- Died: August 25, 2025 (aged 26–27) Nasser Medical Complex, Khan Younis, Gaza Strip, Palestine
- Cause of death: 2025 Nasser Hospital strikes
- Occupation: Freelance journalist
- Employer: Reuters
- Known for: Reporting during the Israel-Gaza conflict; killed while working

= Moaz Abu Taha =

Palestinian freelance video journalist

Moaz Abu Taha (died 25 August 2025) was a Palestinian freelance video journalist, known for his coverage of the humanitarian crisis in Gaza. He was killed during an Israeli airstrike on Nasser Hospital in Khan Younis, southern Gaza, as he was documenting the aftermath of an earlier strike.

== Early life and career ==
Abu Taha worked as a freelance video journalist, contributing to multiple Palestinian and international outlets.

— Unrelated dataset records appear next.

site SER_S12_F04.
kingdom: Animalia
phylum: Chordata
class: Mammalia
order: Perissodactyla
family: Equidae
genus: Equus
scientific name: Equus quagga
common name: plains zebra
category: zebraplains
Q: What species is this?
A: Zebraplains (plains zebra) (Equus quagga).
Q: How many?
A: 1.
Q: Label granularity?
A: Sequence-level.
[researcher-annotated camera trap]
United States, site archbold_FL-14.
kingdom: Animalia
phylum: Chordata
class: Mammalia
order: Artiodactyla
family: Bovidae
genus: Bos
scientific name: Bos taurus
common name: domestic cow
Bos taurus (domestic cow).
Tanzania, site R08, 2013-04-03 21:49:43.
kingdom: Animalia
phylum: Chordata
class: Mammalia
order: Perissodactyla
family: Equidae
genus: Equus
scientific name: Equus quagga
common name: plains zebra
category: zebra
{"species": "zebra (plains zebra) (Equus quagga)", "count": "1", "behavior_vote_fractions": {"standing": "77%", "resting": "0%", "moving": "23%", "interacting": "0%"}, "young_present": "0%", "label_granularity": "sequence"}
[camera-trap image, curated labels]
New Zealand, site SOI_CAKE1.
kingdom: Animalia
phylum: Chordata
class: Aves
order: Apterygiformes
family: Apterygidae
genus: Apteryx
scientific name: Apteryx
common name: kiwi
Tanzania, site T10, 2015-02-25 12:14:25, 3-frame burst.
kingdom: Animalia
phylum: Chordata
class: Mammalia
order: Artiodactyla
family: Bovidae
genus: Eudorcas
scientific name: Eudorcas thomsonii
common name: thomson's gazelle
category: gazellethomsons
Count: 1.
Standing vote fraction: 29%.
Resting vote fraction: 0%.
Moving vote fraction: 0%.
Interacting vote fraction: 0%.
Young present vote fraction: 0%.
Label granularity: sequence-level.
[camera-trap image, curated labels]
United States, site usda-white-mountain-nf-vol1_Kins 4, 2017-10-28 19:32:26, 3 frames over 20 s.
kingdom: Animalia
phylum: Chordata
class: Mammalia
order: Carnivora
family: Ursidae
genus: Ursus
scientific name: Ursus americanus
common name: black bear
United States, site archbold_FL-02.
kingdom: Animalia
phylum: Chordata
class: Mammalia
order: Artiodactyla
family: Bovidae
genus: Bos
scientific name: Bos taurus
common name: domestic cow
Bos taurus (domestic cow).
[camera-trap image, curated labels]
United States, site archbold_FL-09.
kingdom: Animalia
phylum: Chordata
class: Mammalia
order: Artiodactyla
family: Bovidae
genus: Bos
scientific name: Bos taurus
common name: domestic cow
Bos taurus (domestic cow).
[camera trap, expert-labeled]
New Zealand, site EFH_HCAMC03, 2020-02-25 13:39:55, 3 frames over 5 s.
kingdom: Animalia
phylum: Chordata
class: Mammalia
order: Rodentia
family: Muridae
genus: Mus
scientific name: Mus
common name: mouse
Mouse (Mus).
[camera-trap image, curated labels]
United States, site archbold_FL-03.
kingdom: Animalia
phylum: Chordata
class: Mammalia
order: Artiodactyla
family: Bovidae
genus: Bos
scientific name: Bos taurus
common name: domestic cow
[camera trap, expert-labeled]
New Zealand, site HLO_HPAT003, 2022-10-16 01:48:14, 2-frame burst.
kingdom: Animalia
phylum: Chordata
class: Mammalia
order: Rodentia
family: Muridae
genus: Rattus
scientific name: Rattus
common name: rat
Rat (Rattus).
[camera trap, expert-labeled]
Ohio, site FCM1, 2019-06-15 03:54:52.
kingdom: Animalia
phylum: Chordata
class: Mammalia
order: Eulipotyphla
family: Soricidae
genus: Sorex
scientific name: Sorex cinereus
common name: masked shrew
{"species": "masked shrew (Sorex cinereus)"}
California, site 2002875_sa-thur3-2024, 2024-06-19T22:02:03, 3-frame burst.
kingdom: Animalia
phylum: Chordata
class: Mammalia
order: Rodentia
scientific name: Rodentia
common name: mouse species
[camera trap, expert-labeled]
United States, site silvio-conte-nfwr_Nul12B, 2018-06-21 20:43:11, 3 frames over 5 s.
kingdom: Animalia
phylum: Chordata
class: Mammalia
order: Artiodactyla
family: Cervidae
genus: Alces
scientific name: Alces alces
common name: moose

Occasionally, his work was published by Reuters. His work often focused on humanitarian reporting, documenting suffering, malnutrition, wounded civilians and urgent stories from hospitals.

He was known among colleagues and family for being social, kind, and committed to his work. He reportedly used whatever tools he had (sometimes a phone camera) to document events, especially as conditions in Gaza worsened.

== Death ==

On 25 August 2025, Abu Taha was killed in the second strike at Nasser Hospital in Khan Younis. The hospital had already been hit; Abu Taha was filming the aftermath (rescue workers, journalists) from an external stairwell when the second attack struck.

According to witnesses and his brother, he answered a call amid the strikes saying he was fine but that Hussam Al-Masri had been killed. He asked for a little time to film. Shortly after, the stairwell where he stood was struck. He was later found dead; his body was badly damaged.